Vorliegender Text:
# # # # #
Mittelfristig übernehmen die Medien aber wieder stärker die Rolle des Gatekeepers, setzen eigene Schwerpunkte und hinterfragen zuweilen auch die Behörden. Viele Medienorganisationen merken, dass es im eigenen Haus an Expertisen einer Wissenschaftsjournalistin, eines Wissenschaftsjournalisten fehlt.

Organisatorische Herausforderungen

Die Krise zwingt die Medienschaffenden in das Homeoffice. Für viele traditionelle Medienhäuser ist das Neuland und verbunden mit einem grundsätzlichen Umdenken im Bereich der Leitung und der Arbeitsorganisation – und mit einem technischen Innovationsschub.

Die Journalistinnen und Journalisten sind insgesamt mit ihrer Leistung während der Krise zufrieden, geben sich aber auch selbstkritisch. Dies vor allem hinsichtlich der Frage, wie sie ihrer Funktion der Vierten Gewalt gerecht geworden sind.

Drei Diskussionspunkte

In ihren Schlussfolgerungen weist die EMEK auf drei Diskussionspunkte hin.

  1. Service-(public)-Leistung versus Service-public-Auftrag: Alle Medien haben im Kontext von Corona eine sich selbst auferlegte ausserordentliche Leistung gezeigt und damit die Bevölkerung durch eine aussergewöhnliche Situation begleitet. Sie haben sich damit der Gesellschaft verpflichtet und dem öffentlichen Auftrag gedient, unabhängig davon, ob sie durch eine Kon-zession per RTVG zu einem festgelegten Leistungsauftrag verpflichtet sind.
# # # # #
Eingabedaten:
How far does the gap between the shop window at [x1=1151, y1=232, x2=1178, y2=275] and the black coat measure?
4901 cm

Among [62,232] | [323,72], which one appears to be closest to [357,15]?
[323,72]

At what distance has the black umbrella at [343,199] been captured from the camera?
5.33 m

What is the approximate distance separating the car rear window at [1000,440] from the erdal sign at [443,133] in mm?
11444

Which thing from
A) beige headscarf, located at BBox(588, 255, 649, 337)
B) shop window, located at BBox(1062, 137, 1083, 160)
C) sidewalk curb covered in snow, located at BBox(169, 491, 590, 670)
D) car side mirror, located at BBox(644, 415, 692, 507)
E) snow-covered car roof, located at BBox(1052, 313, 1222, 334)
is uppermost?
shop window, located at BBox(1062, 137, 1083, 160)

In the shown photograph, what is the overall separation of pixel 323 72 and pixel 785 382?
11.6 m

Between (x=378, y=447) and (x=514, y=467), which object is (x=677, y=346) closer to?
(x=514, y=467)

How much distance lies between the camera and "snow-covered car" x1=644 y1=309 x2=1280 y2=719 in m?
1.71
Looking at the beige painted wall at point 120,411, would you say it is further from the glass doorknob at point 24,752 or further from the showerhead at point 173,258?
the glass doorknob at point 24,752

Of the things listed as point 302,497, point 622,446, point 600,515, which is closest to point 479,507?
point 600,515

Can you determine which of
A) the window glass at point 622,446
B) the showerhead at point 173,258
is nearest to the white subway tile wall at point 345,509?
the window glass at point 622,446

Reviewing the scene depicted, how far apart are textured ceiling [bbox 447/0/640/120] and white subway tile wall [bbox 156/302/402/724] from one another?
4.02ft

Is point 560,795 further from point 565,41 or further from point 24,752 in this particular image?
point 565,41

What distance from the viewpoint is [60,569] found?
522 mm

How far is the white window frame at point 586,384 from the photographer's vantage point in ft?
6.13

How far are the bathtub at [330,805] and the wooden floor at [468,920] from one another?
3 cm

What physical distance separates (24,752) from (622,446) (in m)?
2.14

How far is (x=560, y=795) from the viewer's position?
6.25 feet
# # # # #
Aufgabenstellung:
1. Gib die Einträge von der Zeile mit „Can you determine which of“ bis zum Ende der Einträge wortgetreu wieder, beide Grenzen eingeschlossen.
2. Schreibe den Text über die Rolle der Medien in der Corona-Krise im Anschluss an seinen letzten Satz weiter.

Lösungen:
1.
Can you determine which of
A) the window glass at point 622,446
B) the showerhead at point 173,258
is nearest to the white subway tile wall at point 345,509?
the window glass at point 622,446

Reviewing the scene depicted, how far apart are textured ceiling [bbox 447/0/640/120] and white subway tile wall [bbox 156/302/402/724] from one another?
4.02ft

Is point 560,795 further from point 565,41 or further from point 24,752 in this particular image?
point 565,41

What distance from the viewpoint is [60,569] found?
522 mm

How far is the white window frame at point 586,384 from the photographer's vantage point in ft?
6.13

How far are the bathtub at [330,805] and the wooden floor at [468,920] from one another?
3 cm

What physical distance separates (24,752) from (622,446) (in m)?
2.14

How far is (x=560, y=795) from the viewer's position?
6.25 feet

2.
  2. Fehlender Wissenschaftsjournalismus: Als Resultat einer schon länger anhaltenden Ausdünnung von Fachredaktionen fehlt es vielen Medienhäusern an den entsprechenden Expertisen. Die Corona-Krise hat dies deutlich gezeigt. Viele, vor allem kleinere Medienorganisationen sind nicht nur von externen Fachpersonen abhängig, es fehlt ihnen auch an der Kompetenz im Haus, diese Informationen zu kontextualisieren und journalistisch aufzubereiten.
  3. Journalismus im Homeoffice – geht das? Inwiefern beeinflusst die Telearbeit die journalistische Qualität? Rein technisch betrachtet spricht nichts gegen die Arbeit von zu Hause aus. Journalismus lebt aber unter anderem auch vom Austausch in den Redaktionen. Die konsequente Telearbeit begünstigt zudem möglicherweise die Tendenz, Journalismus vom Pult aus zu betreiben und die Welt über Google zu erfassen. Die Vor-Ort-Erfahrung fehlt. Ist dies erwünscht? Diese Diskussion muss geführt werden.